# AIM 1
According to the guide on running NetBird on a MikroTik router, in which RouterOS version was Container added?

NetBird client on MikroTik router

RouterOS is MikroTik's operating system that powers MikroTik's physical routers, switches and Cloud Hosted Routers (CHR).
Container is MikroTik's implementation of Linux containers, added in RouterOS v7.4 as an extra package, allowing users to run containerized environments within RouterOS.
In this guide we'll deploy NetBird client in a MikroTik container.

Use cases

Running NetBird on MikroTik router or CHR enables cost-effective remote access to RouterOS devices (and their networks) without the need for additional hardware. In some usecases this can greatly simplify the setup and eliminate the need for additional infrastructure.

Branch offices

Not all remote locations have a server room or a similar setup where they can just throw in an additional machine to run Netbird. Think of small shops or branch offices that barely have a network cabinet to fit a switch and a router.
Running Netbird directly on a router allows us to have remote access to perform basic network management and monitoring without having to maintain an additional machine for Netbird router, or even worse - using one of the business-critical Netbird clients as a router.
The idea is that all computers on the network would still run clients, and this container would only be used for infrastructure management, monitoring and maybe one or two small camera streams. Note that container routing in RouterOS is currently very CPU-bound and is likely not good enough for massive file transfers, database connectivity nor proper camera streaming.

Field routers

For companies with field teams operating in remote areas, the use of MikroTik routers is a game-changer. These routers ensure connectivity without the reliance on field infrastructure, a unique advantage that sets them apart. Think construction sites, pop-up events, field support teams for vehicles or industrial equipment, etc.

# Scene question entries
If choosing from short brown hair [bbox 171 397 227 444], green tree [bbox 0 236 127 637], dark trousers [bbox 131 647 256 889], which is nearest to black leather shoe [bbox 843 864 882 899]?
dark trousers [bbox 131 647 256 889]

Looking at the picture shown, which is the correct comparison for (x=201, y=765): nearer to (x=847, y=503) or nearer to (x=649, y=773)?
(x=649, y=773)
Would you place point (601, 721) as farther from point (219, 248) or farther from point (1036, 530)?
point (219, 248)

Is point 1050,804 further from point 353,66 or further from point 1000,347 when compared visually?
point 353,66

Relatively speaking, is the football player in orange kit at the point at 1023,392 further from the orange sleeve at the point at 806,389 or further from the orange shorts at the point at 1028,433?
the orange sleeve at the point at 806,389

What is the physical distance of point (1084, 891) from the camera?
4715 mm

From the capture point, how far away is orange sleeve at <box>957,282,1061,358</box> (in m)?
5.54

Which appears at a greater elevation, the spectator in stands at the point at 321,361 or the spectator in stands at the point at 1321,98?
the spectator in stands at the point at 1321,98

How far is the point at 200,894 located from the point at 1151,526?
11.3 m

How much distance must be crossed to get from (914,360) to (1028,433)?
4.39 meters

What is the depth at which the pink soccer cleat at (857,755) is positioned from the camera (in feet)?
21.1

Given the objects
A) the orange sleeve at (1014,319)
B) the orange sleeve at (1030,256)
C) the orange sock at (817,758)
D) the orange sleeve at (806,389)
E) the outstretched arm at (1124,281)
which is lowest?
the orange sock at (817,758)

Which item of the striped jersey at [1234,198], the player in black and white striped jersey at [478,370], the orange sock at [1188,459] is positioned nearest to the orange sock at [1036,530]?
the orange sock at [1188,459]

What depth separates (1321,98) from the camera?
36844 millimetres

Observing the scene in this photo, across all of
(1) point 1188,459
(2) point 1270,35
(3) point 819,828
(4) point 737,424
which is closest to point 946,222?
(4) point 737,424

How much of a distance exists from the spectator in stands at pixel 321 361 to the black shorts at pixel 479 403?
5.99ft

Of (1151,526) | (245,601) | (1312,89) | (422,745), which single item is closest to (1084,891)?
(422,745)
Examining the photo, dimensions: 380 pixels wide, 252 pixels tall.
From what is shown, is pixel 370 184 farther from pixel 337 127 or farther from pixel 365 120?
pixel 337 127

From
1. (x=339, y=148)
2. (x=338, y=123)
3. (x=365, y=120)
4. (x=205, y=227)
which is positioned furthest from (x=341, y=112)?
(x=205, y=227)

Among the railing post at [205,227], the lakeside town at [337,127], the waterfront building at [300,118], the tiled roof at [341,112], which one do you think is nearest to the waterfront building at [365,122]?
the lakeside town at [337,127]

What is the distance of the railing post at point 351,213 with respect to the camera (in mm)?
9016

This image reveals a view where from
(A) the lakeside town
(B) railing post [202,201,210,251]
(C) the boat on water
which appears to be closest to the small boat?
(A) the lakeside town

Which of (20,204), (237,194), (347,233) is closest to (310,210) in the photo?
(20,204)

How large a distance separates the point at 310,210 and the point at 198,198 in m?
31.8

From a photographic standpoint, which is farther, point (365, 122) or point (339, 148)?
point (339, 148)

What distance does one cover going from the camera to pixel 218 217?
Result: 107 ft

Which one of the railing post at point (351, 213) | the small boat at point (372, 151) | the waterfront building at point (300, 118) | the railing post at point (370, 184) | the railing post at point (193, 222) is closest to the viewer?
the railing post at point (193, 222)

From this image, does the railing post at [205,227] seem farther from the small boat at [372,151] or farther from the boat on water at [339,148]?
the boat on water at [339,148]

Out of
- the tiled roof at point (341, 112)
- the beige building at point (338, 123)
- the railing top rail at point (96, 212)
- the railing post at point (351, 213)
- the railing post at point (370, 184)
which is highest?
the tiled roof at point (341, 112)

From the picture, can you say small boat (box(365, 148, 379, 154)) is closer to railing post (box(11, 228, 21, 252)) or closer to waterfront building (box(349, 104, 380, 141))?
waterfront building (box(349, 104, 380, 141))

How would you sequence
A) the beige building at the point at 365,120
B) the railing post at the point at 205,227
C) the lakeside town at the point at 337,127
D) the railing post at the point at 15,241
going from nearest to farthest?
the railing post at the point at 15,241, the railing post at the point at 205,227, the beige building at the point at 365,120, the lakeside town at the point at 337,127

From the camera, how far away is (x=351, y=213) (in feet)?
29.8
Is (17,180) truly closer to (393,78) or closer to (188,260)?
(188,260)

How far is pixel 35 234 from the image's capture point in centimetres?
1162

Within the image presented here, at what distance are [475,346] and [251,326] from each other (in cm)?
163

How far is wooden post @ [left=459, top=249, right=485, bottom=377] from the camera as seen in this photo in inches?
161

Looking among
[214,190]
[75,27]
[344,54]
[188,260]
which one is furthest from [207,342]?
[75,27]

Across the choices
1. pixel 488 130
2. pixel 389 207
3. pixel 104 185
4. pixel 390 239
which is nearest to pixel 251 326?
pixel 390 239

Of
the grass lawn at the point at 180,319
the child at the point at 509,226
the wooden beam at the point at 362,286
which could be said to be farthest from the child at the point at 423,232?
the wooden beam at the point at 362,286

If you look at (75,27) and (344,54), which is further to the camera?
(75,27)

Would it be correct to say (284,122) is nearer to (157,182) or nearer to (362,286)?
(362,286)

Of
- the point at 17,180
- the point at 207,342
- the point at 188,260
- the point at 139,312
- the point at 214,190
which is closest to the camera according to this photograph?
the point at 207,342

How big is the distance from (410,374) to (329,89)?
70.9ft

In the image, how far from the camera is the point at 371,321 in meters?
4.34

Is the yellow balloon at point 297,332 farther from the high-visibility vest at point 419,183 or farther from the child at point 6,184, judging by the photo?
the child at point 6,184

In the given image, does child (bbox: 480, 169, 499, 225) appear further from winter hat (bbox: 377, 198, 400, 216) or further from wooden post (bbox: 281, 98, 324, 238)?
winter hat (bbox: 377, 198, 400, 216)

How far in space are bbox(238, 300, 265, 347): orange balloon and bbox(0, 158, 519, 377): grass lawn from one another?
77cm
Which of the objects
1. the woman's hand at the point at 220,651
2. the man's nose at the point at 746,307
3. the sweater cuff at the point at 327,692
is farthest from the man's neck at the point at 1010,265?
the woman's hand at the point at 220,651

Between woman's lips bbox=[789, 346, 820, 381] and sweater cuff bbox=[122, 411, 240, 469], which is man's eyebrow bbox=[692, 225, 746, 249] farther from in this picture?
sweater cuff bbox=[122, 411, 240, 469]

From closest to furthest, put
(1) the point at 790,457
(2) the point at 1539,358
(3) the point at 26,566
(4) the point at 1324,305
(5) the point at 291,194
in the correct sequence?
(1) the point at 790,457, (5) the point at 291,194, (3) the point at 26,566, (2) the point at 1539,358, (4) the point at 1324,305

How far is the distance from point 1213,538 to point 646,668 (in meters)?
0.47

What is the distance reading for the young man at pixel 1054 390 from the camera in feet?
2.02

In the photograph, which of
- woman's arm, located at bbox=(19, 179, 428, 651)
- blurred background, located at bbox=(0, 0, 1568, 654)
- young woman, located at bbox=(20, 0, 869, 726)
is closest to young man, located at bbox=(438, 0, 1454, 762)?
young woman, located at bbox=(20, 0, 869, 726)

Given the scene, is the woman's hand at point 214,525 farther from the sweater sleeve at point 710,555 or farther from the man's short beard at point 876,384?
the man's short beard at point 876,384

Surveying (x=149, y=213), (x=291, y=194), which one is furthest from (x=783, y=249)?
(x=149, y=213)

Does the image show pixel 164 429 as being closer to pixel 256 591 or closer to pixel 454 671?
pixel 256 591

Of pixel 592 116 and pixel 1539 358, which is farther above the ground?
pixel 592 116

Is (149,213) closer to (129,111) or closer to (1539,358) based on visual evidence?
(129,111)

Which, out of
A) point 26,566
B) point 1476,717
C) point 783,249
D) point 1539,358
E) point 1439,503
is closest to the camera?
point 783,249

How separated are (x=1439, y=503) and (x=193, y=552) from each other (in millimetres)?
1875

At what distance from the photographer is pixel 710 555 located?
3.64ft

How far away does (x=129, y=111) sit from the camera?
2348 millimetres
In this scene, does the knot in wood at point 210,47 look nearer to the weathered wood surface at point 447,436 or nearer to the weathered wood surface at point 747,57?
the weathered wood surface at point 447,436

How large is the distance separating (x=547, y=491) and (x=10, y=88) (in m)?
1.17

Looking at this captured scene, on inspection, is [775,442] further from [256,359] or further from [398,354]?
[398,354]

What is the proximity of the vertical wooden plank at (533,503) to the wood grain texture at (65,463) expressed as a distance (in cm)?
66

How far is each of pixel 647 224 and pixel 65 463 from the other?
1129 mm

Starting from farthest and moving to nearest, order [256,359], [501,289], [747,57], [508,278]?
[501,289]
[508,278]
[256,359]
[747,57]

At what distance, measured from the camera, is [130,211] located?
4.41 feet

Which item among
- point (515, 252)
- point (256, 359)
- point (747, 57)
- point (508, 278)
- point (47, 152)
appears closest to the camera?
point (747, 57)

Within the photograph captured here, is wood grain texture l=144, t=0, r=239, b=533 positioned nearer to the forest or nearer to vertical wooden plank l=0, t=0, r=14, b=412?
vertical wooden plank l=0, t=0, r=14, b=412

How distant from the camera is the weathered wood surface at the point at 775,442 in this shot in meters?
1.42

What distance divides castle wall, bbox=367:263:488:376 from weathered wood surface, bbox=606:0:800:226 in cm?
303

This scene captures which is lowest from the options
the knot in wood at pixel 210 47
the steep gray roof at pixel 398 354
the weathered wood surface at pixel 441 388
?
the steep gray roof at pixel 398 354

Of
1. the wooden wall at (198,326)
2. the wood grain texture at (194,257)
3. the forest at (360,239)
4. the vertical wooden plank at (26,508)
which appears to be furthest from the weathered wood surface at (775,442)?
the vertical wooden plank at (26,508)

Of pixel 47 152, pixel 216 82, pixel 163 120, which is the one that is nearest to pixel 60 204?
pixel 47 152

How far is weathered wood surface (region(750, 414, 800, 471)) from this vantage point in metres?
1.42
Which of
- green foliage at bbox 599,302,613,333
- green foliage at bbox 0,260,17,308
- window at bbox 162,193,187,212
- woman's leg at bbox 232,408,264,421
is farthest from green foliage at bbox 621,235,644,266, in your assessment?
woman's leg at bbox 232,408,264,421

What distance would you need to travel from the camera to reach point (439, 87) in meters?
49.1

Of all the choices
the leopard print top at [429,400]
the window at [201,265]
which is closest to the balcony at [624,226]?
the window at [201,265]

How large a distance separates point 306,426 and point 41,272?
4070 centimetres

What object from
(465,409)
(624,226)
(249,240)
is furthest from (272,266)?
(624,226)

# AIM 2
Show each line of the entries that contains the word "going", matching case exactly.

# RESULT 1
RouterOS v7.4

# RESULT 2
What distance does one cover going from the camera to pixel 218 217?
going from nearest to farthest?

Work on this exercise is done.